The warning to shareholders comes as they prepare to vote on the deal next week, with Origin’s biggest shareholder, AustralianSuper, on track to vote its 15 per cent stake against the proposal.
Origin says the sweetened offer fully reflects its assets and its “strategic positioning for the energy transition”.Credit: Bloomberg
“For Origin to do what it expects to do as part of its business plan, it’s going to need to cut dividends or it’s going to need to raise capital, and that’ll be dilutive to shareholders,” Brookfield’s head of renewable power and transition group in Australia, Luke Edwards, said.
Edwards’ unit would take charge of Origin’s retail and power generation assets and use Brookfield’s deep pockets to invest up to $30 billion in renewables – far exceeding Origin’s own plans if it remains listed.
He said while Origin’s renewables plan resonates with many investors, the plan needs enormous capital investment and the Brookfield/EIG offer ($9.53 per share cash) is at a hefty premium.
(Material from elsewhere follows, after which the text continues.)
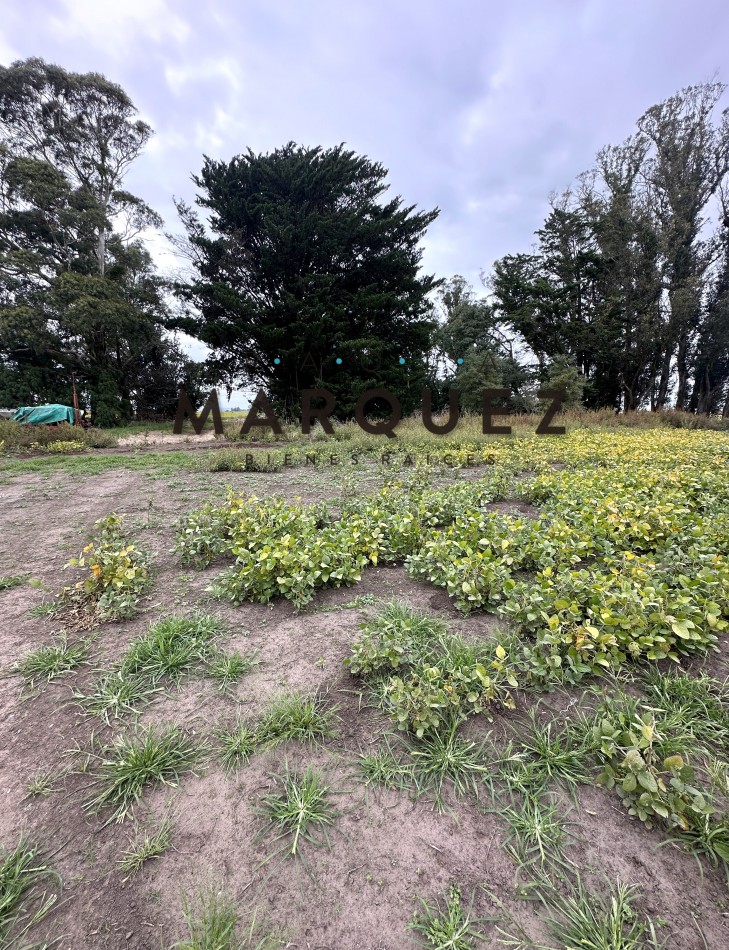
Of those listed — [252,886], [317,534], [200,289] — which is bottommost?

“This is the best premium on a deal over $3 billion market cap in the last 10 years. And voting yes to this deal will be a catalyst for the acceleration of Australia’s energy transition,” Edwards said.
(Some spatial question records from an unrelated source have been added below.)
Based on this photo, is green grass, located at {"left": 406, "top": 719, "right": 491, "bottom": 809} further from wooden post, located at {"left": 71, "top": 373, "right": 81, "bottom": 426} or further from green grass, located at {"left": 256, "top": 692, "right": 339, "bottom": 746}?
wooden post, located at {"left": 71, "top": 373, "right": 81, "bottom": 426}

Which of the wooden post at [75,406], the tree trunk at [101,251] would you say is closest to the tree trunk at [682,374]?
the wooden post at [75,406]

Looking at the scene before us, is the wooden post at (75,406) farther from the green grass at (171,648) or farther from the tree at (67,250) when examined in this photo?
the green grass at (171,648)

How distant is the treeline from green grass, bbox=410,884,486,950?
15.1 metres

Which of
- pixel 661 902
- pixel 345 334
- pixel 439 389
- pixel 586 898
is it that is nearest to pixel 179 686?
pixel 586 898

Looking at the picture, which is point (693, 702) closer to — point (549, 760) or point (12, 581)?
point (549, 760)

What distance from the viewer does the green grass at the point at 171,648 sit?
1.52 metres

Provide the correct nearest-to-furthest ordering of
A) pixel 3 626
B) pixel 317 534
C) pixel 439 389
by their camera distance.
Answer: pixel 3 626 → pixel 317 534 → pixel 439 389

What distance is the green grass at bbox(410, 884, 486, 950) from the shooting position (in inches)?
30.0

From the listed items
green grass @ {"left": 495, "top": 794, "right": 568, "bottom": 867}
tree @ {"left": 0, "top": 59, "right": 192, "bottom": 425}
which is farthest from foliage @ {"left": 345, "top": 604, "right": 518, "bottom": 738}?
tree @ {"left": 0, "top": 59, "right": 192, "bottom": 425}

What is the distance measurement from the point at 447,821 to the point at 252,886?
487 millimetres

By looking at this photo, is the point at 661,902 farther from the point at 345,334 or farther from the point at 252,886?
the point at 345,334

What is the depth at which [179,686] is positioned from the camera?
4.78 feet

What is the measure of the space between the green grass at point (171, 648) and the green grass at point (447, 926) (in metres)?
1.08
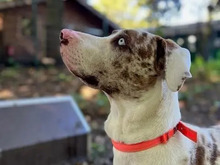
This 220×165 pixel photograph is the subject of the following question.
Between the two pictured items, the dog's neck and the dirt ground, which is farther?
the dirt ground

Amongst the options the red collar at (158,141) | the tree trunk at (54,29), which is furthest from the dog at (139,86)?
the tree trunk at (54,29)

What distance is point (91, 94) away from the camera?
26.5 ft

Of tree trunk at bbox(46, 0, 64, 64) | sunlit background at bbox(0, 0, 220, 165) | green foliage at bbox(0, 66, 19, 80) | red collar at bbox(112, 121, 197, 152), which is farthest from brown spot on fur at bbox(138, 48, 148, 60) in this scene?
tree trunk at bbox(46, 0, 64, 64)

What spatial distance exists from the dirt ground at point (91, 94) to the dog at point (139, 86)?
2.83 metres

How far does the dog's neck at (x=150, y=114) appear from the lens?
2.45 metres

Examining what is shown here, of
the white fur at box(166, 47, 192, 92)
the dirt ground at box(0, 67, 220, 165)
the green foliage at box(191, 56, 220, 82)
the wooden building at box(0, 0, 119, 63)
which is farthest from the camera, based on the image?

Brookfield/EIG hope the share price warning and sweet premium will entice Origin’s 122,000 shareholders to overcome the resistance from AustralianSuper.
For the bid to succeed, the suitors need 75 per cent of votes cast at the meeting. With average turnout for scheme votes usually around the 60 per cent mark, AustralianSuper could knock out the bid with no further support, as its 15 per cent stake would represent 25 per cent of shares voted.
The bidders need to lift shareholder turnout significantly and ensure almost all remaining shareholders back their offer.
The market is betting against Brookfield/EIG getting their way, with Origin’s shares closing at just $8.65 – a significant discount to the bid price.
Marc Stanghieri, head of M&A and activism at Morrow Sodali – which is being used by the bidders for their campaign – said retail shareholder engagement typically lifts when there is corporate activity like this.
“In the case of the upcoming Origin scheme meeting, we are observing a very engaged retail shareholder base, and we expect to continue to see a very strong uplift in shareholder votes as we head towards the proxy voting deadline on November 21,” he said.
AustralianSuper has made it clear it will not change its mind on the deal. While the super fund giant has not offered its own valuation, market speculation has suggested $12 a share would be closer to the mark.
“The offer from the consortium remains substantially below our estimate of Origin’s long-term value,” it said last week after lifting its stake above 15 per cent.
”AustralianSuper believes the ongoing energy transition, as we move towards net zero by 2050, has further enhanced the value of strategic energy transition platforms such as Origin, whether public or private.”
All eyes will be on AustralianSuper this week to see if it acquires more shares to further scuttle the Brookfield/EIG bid. The super fund could lift its stake in Origin to 19.9 per cent before it would be forced to launch a takeover.
If the bid fails, Brookfield/EIG have floated a plan B that involves an off-market takeover bid at a lower price, which will deliver more than 50 per cent ownership and control of Origin to the consortium.